— Collected data —
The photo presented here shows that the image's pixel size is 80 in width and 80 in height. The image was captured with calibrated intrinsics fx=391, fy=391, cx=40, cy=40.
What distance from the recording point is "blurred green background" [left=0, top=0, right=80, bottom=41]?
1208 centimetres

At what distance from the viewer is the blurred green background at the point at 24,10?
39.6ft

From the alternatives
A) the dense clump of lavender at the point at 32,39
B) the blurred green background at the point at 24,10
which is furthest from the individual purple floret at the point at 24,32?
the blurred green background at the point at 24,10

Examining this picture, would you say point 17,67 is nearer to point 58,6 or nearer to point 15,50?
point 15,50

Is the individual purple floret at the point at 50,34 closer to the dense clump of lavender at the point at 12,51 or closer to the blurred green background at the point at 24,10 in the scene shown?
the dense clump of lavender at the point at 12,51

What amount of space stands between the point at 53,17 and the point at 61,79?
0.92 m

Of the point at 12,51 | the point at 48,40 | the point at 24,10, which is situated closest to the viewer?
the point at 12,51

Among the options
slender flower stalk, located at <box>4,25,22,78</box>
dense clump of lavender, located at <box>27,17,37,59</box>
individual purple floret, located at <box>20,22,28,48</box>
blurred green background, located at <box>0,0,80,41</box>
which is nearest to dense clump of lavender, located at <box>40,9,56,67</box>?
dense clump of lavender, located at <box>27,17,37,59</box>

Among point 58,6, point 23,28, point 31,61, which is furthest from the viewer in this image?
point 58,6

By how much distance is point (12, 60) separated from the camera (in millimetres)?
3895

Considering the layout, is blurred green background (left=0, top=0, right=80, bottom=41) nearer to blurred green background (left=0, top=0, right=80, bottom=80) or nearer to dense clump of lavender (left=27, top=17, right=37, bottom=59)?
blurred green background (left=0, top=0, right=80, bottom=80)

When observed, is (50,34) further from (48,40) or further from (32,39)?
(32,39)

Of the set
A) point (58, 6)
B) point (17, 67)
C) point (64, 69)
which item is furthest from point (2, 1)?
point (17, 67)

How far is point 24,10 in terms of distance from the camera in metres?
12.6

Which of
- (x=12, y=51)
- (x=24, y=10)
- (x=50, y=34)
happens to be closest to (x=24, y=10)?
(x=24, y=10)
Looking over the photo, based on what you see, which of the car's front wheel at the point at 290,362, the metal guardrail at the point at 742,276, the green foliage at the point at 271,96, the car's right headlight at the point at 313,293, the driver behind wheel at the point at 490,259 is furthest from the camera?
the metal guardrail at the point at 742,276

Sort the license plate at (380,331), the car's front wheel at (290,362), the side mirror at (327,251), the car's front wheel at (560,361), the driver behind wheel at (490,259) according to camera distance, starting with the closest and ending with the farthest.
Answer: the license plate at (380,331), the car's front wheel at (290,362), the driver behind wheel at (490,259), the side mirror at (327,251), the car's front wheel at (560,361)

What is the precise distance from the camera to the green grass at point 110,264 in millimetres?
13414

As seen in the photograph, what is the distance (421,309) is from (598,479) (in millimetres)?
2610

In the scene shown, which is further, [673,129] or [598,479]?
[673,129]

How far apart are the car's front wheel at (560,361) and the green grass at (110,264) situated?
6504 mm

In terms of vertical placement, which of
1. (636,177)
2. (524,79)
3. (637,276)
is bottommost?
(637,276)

— What is needed —
Please reproduce every one of the items above word for word, without changing anything.

— Expected answer —
The photo presented here shows that the image's pixel size is 80 in width and 80 in height. The image was captured with calibrated intrinsics fx=391, fy=391, cx=40, cy=40.
What distance from the recording point is "blurred green background" [left=0, top=0, right=80, bottom=41]?
1208 centimetres

At what distance from the viewer is the blurred green background at the point at 24,10?
39.6ft

From the alternatives
A) the dense clump of lavender at the point at 32,39
B) the blurred green background at the point at 24,10
which is furthest from the individual purple floret at the point at 24,32?
the blurred green background at the point at 24,10

Examining this picture, would you say point 17,67 is nearer to point 58,6 or nearer to point 15,50?
point 15,50

Is the individual purple floret at the point at 50,34 closer to the dense clump of lavender at the point at 12,51 or closer to the blurred green background at the point at 24,10 in the scene shown?
the dense clump of lavender at the point at 12,51

What amount of space stands between the point at 53,17 and the point at 61,79?
0.92 m

Of the point at 12,51 | the point at 48,40 | the point at 24,10, which is situated closest to the viewer?
the point at 12,51

Among the options
slender flower stalk, located at <box>4,25,22,78</box>
dense clump of lavender, located at <box>27,17,37,59</box>
individual purple floret, located at <box>20,22,28,48</box>
blurred green background, located at <box>0,0,80,41</box>
which is nearest to dense clump of lavender, located at <box>40,9,56,67</box>?
dense clump of lavender, located at <box>27,17,37,59</box>

Among point 58,6, point 23,28, point 31,61, which is furthest from the viewer in this image?
point 58,6

By how much distance is point (12, 60) separated from the camera (in millimetres)?
3895

Considering the layout, is blurred green background (left=0, top=0, right=80, bottom=41) nearer to blurred green background (left=0, top=0, right=80, bottom=80) or nearer to dense clump of lavender (left=27, top=17, right=37, bottom=59)?
blurred green background (left=0, top=0, right=80, bottom=80)

When observed, is (50,34) further from (48,40) or further from (32,39)?
(32,39)

Of the set
A) point (58, 6)
B) point (17, 67)
C) point (64, 69)
which item is furthest from point (2, 1)?
point (17, 67)

How far is point 24,10 in terms of distance from the camera in metres?
12.6

Which of
- (x=12, y=51)
- (x=24, y=10)
- (x=50, y=34)
happens to be closest to (x=24, y=10)?
(x=24, y=10)
Looking over the photo, based on what you see, which of the car's front wheel at the point at 290,362, the metal guardrail at the point at 742,276, the green foliage at the point at 271,96, the car's right headlight at the point at 313,293, the driver behind wheel at the point at 490,259 is furthest from the camera?
the metal guardrail at the point at 742,276

Sort the license plate at (380,331), the car's front wheel at (290,362), the side mirror at (327,251), the car's front wheel at (560,361), the driver behind wheel at (490,259) according to camera distance, starting with the closest and ending with the farthest.
Answer: the license plate at (380,331), the car's front wheel at (290,362), the driver behind wheel at (490,259), the side mirror at (327,251), the car's front wheel at (560,361)

What is the precise distance from the camera to the green grass at point 110,264 in millimetres?
13414

As seen in the photograph, what is the distance (421,309) is from (598,479) (in millimetres)?
2610

In the scene shown, which is further, [673,129] or [598,479]?
[673,129]

How far apart are the car's front wheel at (560,361) and the green grass at (110,264) situated?
6504 mm

In terms of vertical placement, which of
1. (636,177)
2. (524,79)
3. (637,276)
is bottommost?
(637,276)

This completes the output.